It’s easy to see why it gets produced so much. With just the two characters, a unit set, and chewy roles for two young actors — he’s black, she’s white — it ticks a lot of boxes on a theater scheduler’s to do list. It’s also, just faintly, possible to see why it was a finalist for the vastly prestigious Susan Smith Blackburn Prize two years ago: Its seriousness and teen-relatability come self-endorsed with hat-tips not only to Whitman, but also to Coltrane, Facebook, Jerry Lee Lewis, and Pop-Tarts. Even the plot twist does its bit, keeping the play narratively “unstable” in the currently fashionable manner and providing a juicy topic for the inevitable post-show talkbacks. (Discuss Gunderson’s use of Whitman’s line “For every atom belonging to me as good belongs to you.”)

But none of this overrides the play’s pervasively synthetic conception.
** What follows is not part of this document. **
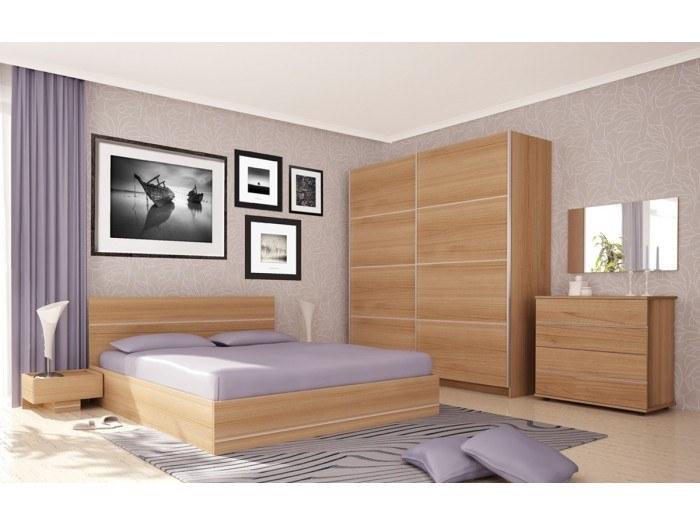 Спален комплект Камо/череша марбела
In borrowing an idea of teenage angst from “problem” movies, it diminishes the real perils teenagers face; in borrowing a coup de théâtre from countless metaphysical mysteries, it dilutes the intellectual power of theater. (This production, directed by Sean Daniels and featuring Kayla Ferguson and Reggie D. White, only exaggerates those failings; every obstacle and intention is underlined as if with a fluorescent highlighting pen.) It’s not so much bad as false. As such, I have to believe that a play like I and You is popular mostly in places where there isn’t much choice of product. The options are often just as dispiriting here in New York, but there are so many more of them. 

I and You is at 59E59 through February 28.